By Dave Andrusko
I meant to address this first thing today but there was so much going on–including pro-life President Donald Trump’s announcement that he is naming his Supreme Court nominee next week–I put it off until the end of the day.
In the meantime there have been several fine pro-life rebuttals of Moira Weigel’s “How Ultrasound Became Political,” originally titled “How the Ultrasound Pushed the Idea That a Fetus Is a Person.”
It is so stupendously stupid that I would leave it at that, except that the closer we get to Friday’s annual March for Life, the greater the likelihood we will be inundated with a flood of similar wacky irrationality.
As Rachel Stoltzfoos noted, the original subhead was also outlandishly inaccurate.
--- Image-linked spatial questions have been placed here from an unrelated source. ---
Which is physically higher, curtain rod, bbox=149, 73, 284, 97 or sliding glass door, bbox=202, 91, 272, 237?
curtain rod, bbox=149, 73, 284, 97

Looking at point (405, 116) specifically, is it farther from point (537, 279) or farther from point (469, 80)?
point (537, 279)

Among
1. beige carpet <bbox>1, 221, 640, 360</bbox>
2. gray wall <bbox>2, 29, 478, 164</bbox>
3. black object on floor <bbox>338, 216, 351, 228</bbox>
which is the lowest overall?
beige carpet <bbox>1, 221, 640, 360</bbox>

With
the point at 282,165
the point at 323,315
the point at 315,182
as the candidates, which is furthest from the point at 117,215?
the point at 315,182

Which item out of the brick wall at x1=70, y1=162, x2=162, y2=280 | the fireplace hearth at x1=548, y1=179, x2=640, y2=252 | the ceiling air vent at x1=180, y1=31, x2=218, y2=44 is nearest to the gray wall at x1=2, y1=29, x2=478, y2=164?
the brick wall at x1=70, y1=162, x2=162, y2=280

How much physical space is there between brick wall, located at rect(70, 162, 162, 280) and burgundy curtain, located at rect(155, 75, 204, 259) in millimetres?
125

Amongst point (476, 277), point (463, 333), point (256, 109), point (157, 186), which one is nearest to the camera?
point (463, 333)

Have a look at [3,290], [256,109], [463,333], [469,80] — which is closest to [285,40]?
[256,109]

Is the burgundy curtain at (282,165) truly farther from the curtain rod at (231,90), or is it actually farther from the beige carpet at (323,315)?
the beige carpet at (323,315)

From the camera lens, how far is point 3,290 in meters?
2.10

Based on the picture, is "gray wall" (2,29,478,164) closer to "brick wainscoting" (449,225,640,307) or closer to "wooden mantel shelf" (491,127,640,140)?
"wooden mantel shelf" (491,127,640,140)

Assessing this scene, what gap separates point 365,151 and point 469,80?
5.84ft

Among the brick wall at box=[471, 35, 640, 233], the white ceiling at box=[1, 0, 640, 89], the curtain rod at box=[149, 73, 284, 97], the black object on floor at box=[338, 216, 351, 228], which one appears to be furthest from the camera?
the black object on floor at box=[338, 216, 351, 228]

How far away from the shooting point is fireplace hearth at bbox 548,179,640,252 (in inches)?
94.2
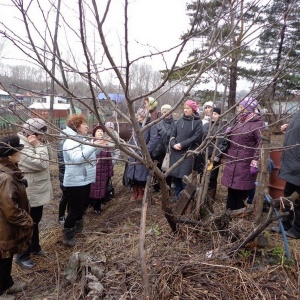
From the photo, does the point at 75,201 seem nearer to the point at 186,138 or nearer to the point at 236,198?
the point at 186,138

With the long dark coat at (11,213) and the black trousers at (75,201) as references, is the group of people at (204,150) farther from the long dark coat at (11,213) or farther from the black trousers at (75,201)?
the long dark coat at (11,213)

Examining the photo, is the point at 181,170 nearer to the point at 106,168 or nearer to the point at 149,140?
the point at 149,140

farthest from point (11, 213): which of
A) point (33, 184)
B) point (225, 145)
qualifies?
point (225, 145)

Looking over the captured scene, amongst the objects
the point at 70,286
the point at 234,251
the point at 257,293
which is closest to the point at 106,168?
the point at 70,286

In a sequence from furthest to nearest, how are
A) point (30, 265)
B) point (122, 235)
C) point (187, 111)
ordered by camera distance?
point (187, 111), point (122, 235), point (30, 265)

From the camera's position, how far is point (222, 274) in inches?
93.6

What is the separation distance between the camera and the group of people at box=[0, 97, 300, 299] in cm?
238

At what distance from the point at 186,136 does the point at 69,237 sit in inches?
81.4

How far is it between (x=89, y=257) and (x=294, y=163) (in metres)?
2.31

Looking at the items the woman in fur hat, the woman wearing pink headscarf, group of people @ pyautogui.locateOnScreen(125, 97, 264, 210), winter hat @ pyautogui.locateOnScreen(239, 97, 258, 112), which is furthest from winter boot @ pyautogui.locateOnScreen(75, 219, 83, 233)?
winter hat @ pyautogui.locateOnScreen(239, 97, 258, 112)

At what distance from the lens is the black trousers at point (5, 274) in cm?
258

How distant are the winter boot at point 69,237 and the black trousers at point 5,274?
0.93 metres

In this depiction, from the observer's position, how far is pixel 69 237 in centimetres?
365

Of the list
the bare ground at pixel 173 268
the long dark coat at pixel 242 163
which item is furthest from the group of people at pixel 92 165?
the bare ground at pixel 173 268
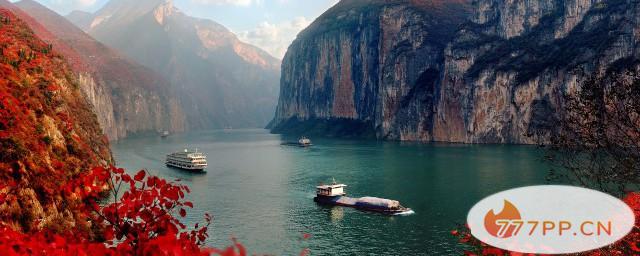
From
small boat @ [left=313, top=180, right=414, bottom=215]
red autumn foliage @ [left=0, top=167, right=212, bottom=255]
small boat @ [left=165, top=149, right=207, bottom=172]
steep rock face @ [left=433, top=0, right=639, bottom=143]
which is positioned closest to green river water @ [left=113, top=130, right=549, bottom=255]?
small boat @ [left=313, top=180, right=414, bottom=215]

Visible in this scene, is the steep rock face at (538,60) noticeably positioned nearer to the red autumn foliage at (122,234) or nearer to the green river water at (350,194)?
the green river water at (350,194)

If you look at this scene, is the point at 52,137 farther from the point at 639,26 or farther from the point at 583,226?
the point at 639,26

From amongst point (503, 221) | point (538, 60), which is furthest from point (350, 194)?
point (538, 60)

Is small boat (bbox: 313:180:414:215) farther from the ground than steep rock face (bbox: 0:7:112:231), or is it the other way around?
steep rock face (bbox: 0:7:112:231)

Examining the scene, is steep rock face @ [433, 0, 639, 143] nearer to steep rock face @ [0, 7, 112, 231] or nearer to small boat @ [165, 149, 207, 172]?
small boat @ [165, 149, 207, 172]

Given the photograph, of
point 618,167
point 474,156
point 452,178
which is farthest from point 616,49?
point 618,167

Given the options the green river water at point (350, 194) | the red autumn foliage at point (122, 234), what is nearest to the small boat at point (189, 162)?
the green river water at point (350, 194)
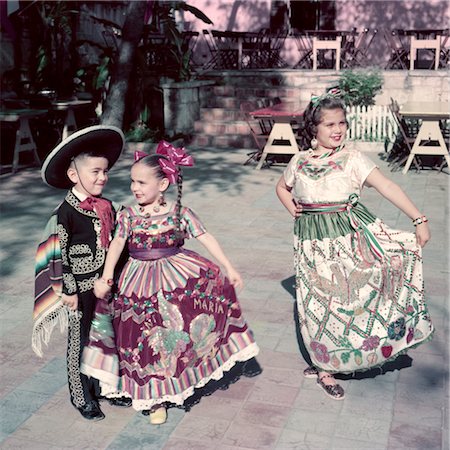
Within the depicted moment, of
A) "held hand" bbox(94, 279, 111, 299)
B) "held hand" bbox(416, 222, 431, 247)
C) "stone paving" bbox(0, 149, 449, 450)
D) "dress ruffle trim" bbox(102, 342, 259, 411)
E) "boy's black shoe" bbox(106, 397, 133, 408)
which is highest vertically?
"held hand" bbox(416, 222, 431, 247)

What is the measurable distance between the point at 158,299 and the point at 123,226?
0.45 m

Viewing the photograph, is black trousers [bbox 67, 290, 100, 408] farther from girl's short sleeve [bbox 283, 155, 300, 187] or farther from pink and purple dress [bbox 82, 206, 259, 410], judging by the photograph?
girl's short sleeve [bbox 283, 155, 300, 187]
The changes came, she writes, “after making a series of major edits to the story.”
The initial headline read, “How the Ultrasound Pushed the Idea That a Fetus Is a Person,” and the subhead read, “The technology has been used to create an imaginary ‘heartbeat’ and sped-up videos that falsely depict a response to stimulus.”
The headline later Tuesday was changed to read, “How Ultrasound Became Political” and the claim about fake heartbeats was removed from the subhead, which was changed to read, “The technology has been used to create sped-up videos that falsely depict a response to stimulus.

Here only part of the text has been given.